------ GIVEN TEXT ------

Staying on the bumper of the CAG- acknowledged as the world’s greatest attack pilot- who is also lost in France is not the easiest thing to do. Thankfully, we are riding with the Greatest Fighter Pilot of his time, the famous Mr. Toad.

CAG pulls one six G maneuver to get to another lane that is truly a thing of wonder. We wind up on the Superhighway to the Cote d’Azure, after many travails, and roll across the lovely hills of the South of France.

cannes-111314

After about three hours we pull off on the Cannes exit and plunge down a long straight road and into the lovely village. We enjoyed the view from the elevated highway which crosses the train station and parallels the commercial district. Later, after a Riviera version of gridlock, we found ourselves ramming the cars into the curb before a quaint walled villa. CAG gets us buzzed through the gate and we walk across a crushed rock driveway and up to the cool dark central staircase that lead up four floors. The place is wonderfully French; obviously vastly expensive but slightly down at the heels.

On the third floor landing we meet the vivacious Avery, the belle Maitre dan les Ville Cannes. She is an erstwhile Baltimorian, practitioner at the French Bar and President and Founder of the Cannes Navy League. Dark haired, Avery is a gamin of indeterminate age; when she laughs, which is often, the wrinkles around her eyes are pronounced.

------ ROWS ------

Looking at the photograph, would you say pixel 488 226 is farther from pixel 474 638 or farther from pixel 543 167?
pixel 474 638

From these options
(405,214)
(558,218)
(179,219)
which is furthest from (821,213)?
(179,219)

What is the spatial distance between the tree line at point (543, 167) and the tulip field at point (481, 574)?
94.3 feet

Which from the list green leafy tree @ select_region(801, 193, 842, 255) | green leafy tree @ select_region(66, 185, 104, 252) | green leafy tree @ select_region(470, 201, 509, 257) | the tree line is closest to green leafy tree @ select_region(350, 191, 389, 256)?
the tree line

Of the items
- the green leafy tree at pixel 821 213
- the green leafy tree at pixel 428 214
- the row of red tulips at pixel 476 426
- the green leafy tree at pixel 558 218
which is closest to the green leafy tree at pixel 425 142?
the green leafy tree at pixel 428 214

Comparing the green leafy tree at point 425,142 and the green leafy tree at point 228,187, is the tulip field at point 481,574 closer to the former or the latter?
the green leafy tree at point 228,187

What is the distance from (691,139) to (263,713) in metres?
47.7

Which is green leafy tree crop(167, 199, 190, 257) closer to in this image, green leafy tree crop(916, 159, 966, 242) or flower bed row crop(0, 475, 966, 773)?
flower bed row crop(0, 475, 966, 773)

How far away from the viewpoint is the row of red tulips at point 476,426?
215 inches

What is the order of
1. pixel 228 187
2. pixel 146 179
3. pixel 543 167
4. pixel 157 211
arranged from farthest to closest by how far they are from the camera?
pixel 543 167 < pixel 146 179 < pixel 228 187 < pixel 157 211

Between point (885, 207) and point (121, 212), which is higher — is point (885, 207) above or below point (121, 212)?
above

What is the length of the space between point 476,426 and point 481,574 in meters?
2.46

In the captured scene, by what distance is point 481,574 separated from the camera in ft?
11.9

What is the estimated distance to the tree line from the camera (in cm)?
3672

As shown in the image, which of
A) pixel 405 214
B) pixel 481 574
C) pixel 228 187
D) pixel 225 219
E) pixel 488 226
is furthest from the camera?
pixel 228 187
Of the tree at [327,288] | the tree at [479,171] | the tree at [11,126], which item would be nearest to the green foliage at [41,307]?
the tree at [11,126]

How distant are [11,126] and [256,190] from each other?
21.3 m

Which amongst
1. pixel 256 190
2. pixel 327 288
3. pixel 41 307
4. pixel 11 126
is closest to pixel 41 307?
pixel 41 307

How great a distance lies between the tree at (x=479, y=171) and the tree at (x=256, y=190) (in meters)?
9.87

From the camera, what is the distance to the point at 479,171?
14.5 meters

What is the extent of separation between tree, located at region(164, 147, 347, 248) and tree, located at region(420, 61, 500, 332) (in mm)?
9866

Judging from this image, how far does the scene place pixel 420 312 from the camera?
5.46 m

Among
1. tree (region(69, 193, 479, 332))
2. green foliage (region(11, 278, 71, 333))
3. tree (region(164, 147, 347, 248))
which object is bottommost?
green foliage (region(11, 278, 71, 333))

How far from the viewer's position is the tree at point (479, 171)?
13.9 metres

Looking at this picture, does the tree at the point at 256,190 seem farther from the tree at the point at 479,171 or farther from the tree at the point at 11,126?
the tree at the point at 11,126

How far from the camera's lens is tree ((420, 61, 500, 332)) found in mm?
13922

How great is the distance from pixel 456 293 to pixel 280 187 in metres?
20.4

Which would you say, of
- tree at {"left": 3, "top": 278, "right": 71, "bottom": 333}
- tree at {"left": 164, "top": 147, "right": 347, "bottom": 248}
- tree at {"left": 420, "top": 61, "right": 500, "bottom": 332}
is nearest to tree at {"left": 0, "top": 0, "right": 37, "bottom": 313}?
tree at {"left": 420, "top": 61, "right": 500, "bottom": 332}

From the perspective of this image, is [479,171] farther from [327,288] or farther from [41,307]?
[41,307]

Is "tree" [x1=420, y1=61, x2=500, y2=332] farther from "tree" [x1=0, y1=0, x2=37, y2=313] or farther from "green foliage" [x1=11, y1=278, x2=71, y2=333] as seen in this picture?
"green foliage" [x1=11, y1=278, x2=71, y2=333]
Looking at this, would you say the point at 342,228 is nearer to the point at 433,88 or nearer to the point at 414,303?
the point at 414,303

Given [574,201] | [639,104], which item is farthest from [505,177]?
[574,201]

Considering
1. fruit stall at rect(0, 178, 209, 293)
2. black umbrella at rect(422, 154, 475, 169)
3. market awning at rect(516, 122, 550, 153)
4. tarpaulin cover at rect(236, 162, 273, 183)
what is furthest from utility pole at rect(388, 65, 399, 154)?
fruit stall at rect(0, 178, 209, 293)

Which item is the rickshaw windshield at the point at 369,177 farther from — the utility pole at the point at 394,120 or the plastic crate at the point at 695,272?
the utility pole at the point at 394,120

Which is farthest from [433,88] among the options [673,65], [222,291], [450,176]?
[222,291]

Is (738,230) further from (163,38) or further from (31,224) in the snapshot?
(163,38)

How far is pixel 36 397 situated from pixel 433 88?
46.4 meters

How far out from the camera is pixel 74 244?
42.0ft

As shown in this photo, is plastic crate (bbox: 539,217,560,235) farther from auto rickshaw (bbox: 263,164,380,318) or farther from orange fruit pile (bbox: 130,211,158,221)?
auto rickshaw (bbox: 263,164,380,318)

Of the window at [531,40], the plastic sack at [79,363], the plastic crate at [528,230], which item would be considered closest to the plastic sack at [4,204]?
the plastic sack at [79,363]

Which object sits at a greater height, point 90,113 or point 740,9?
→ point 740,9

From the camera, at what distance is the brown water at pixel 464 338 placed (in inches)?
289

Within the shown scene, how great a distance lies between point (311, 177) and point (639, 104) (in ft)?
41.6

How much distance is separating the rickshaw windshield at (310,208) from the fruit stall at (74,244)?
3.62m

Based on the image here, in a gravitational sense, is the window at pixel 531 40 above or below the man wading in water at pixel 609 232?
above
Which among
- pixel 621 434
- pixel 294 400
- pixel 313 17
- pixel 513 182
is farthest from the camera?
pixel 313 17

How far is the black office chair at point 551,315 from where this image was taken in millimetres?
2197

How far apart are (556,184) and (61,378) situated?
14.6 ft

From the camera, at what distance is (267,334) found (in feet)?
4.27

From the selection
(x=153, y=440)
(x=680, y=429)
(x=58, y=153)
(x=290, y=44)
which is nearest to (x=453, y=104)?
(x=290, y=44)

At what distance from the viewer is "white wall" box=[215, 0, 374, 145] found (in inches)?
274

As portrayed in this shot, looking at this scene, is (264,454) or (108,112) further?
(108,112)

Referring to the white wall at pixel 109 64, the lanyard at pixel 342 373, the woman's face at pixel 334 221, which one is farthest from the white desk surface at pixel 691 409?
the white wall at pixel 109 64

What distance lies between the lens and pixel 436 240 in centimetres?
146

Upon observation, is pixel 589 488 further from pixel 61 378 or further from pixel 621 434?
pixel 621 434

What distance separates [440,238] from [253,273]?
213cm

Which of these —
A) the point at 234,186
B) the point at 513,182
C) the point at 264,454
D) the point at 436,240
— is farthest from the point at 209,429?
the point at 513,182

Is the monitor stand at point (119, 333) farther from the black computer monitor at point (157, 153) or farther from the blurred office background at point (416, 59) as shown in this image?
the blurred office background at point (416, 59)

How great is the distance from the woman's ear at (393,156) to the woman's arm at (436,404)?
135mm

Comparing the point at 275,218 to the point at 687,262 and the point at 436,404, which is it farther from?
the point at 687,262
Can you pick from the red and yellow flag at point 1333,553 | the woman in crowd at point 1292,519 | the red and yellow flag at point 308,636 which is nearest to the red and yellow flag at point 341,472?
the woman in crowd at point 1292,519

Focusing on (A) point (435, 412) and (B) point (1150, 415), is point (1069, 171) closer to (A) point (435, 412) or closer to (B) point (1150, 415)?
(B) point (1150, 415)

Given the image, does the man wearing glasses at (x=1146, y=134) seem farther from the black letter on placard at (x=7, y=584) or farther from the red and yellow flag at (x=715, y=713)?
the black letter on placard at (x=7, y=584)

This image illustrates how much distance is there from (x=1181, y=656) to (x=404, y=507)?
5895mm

------

CHALLENGE A => Condense the paragraph of the Cannes account that begins "After about three hours," keeping its main facts.
CHALLENGE B => Reproduce the Cannes account word for word from "After about three" to "at the heels.".
The items play no part in this work.

CORRECT OUTPUT A => After about three hours, they take the Cannes exit and drive a long straight road into the village, enjoying the view from the elevated highway over the train station and alongside the commercial district. After some Riviera gridlock, they park against the curb at a quaint walled villa. CAG gets them buzzed through the gate, and they cross a crushed rock driveway to a cool, dark central staircase rising four floors. The place is very French, obviously very expensive but a bit down at the heels.

CORRECT OUTPUT B =>
After about three hours we pull off on the Cannes exit and plunge down a long straight road and into the lovely village. We enjoyed the view from the elevated highway which crosses the train station and parallels the commercial district. Later, after a Riviera version of gridlock, we found ourselves ramming the cars into the curb before a quaint walled villa. CAG gets us buzzed through the gate and we walk across a crushed rock driveway and up to the cool dark central staircase that lead up four floors. The place is wonderfully French; obviously vastly expensive but slightly down at the heels.